[Excerpts of spatial question data]
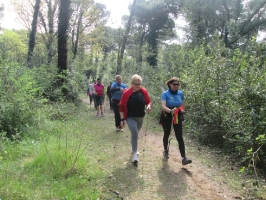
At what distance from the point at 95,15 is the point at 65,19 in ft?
46.9

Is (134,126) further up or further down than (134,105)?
further down

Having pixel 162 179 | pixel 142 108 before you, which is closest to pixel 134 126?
pixel 142 108

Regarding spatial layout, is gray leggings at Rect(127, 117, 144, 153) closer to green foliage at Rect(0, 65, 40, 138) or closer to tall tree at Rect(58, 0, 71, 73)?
green foliage at Rect(0, 65, 40, 138)

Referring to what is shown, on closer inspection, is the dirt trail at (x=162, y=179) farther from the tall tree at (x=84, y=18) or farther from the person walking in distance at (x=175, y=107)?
the tall tree at (x=84, y=18)

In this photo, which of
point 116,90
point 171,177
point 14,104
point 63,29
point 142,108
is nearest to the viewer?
point 171,177

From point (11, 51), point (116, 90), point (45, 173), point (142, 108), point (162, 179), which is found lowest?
point (162, 179)

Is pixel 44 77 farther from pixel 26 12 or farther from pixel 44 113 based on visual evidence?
pixel 26 12

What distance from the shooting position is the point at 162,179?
4.47 meters

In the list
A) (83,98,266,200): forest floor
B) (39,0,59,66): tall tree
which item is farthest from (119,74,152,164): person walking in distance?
(39,0,59,66): tall tree

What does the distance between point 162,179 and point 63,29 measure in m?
10.8

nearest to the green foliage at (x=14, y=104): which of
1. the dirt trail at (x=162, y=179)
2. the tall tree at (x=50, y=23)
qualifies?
the dirt trail at (x=162, y=179)

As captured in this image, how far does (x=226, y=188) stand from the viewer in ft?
14.0

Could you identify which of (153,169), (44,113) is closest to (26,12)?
(44,113)

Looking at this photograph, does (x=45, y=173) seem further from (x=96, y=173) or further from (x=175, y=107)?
(x=175, y=107)
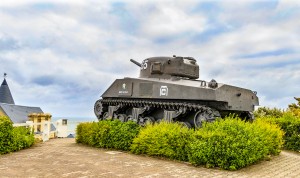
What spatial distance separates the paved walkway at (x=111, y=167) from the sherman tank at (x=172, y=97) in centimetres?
294

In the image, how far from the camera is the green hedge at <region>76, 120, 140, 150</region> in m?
12.8

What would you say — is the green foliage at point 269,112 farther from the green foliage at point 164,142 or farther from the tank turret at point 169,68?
the green foliage at point 164,142

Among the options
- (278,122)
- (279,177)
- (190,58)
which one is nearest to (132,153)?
(279,177)

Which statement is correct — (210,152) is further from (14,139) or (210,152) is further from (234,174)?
(14,139)

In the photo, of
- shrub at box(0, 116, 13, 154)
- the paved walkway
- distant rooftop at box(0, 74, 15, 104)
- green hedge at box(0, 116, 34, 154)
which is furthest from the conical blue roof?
the paved walkway

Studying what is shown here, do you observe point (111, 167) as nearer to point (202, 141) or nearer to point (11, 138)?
point (202, 141)

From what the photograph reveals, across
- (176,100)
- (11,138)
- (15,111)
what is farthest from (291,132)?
(15,111)

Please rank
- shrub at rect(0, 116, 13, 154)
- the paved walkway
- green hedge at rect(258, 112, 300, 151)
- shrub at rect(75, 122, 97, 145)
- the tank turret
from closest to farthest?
1. the paved walkway
2. shrub at rect(0, 116, 13, 154)
3. shrub at rect(75, 122, 97, 145)
4. green hedge at rect(258, 112, 300, 151)
5. the tank turret

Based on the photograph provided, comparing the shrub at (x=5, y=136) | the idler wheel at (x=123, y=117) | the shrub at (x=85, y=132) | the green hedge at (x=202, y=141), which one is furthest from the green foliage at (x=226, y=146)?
the shrub at (x=5, y=136)

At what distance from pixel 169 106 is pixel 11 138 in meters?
6.33

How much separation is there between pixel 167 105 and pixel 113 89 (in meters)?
3.91

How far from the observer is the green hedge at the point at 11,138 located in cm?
1212

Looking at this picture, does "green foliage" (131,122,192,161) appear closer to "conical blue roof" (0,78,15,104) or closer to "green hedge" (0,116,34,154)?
"green hedge" (0,116,34,154)

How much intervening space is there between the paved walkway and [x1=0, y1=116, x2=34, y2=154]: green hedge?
569 mm
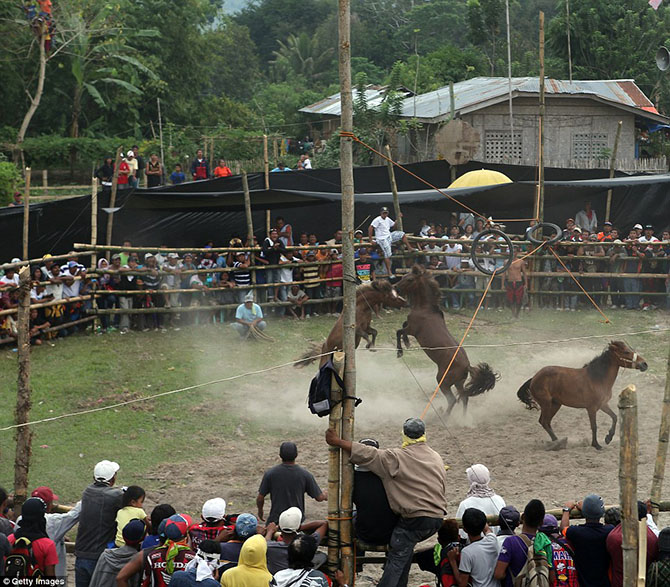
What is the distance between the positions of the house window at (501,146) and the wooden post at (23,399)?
66.6ft

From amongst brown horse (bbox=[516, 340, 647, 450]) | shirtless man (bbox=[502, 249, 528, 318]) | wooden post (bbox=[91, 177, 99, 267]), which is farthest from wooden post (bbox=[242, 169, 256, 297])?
brown horse (bbox=[516, 340, 647, 450])

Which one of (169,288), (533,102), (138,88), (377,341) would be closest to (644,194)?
(533,102)

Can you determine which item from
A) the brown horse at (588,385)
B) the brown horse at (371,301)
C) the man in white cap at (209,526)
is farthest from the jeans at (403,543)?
the brown horse at (371,301)

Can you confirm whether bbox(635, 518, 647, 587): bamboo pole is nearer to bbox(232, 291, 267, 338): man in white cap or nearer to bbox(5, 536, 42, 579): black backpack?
bbox(5, 536, 42, 579): black backpack

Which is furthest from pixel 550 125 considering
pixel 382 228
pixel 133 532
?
pixel 133 532

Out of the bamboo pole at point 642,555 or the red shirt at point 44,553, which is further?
the red shirt at point 44,553

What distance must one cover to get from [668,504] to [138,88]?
31.9m

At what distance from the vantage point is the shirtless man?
60.7 feet

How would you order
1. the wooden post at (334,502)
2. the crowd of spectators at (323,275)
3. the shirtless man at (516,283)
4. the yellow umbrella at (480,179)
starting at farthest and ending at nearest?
the yellow umbrella at (480,179) → the shirtless man at (516,283) → the crowd of spectators at (323,275) → the wooden post at (334,502)

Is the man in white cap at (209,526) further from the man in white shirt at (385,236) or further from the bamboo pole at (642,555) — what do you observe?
the man in white shirt at (385,236)

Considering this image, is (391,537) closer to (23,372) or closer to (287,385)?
(23,372)

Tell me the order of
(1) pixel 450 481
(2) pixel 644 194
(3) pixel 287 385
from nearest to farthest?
(1) pixel 450 481 → (3) pixel 287 385 → (2) pixel 644 194

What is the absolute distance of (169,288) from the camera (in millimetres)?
17594

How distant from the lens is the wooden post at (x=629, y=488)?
6.01 meters
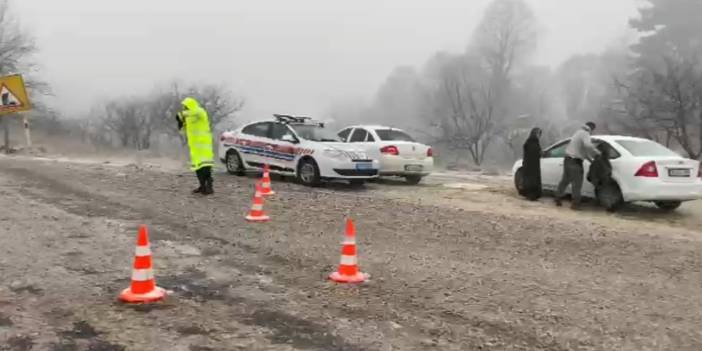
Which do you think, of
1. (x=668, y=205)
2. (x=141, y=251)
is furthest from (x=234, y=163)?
(x=141, y=251)

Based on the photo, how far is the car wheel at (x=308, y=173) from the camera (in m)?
13.3

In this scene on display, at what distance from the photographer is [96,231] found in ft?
24.7

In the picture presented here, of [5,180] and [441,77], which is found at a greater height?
[441,77]

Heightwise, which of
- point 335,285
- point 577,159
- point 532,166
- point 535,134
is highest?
point 535,134

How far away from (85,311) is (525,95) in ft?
181

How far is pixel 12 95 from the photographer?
22.5 meters

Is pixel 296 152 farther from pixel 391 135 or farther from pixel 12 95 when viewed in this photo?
pixel 12 95

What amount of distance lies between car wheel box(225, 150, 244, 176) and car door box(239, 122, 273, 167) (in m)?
0.21

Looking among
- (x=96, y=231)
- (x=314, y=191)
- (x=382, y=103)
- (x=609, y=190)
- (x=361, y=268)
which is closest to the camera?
(x=361, y=268)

• [Exercise prompt] Arrange the material from the line with "In the photo, of" to the line with "5. the tank turret" as a Markdown table with the columns Row and Material line. Number each line in order and leave out the blank lines.

• [Solved exercise]
| Row | Material line |
|---|---|
| 1 | In the photo, of |
| 2 | - shrub at box(0, 116, 13, 154) |
| 3 | - the paved walkway |
| 4 | - distant rooftop at box(0, 74, 15, 104) |
| 5 | - green hedge at box(0, 116, 34, 154) |
| 6 | which is furthest from the conical blue roof? |
| 7 | the paved walkway |
| 8 | Studying what is shown here, do you observe point (111, 167) as nearer to point (202, 141) or nearer to point (11, 138)? |
| 9 | point (202, 141) |
| 10 | From what the photograph reveals, across |
| 11 | - (176,100) |
| 12 | - (11,138) |
| 13 | - (15,111) |
| 14 | what is farthest from (291,132)? |
| 15 | (15,111) |
| 16 | Please rank |
| 17 | - shrub at rect(0, 116, 13, 154) |
| 18 | - the paved walkway |
| 19 | - green hedge at rect(258, 112, 300, 151) |
| 20 | - shrub at rect(75, 122, 97, 145) |
| 21 | - the tank turret |
| 22 | from closest to farthest? |
| 23 | 1. the paved walkway |
| 24 | 2. shrub at rect(0, 116, 13, 154) |
| 25 | 3. shrub at rect(75, 122, 97, 145) |
| 26 | 4. green hedge at rect(258, 112, 300, 151) |
| 27 | 5. the tank turret |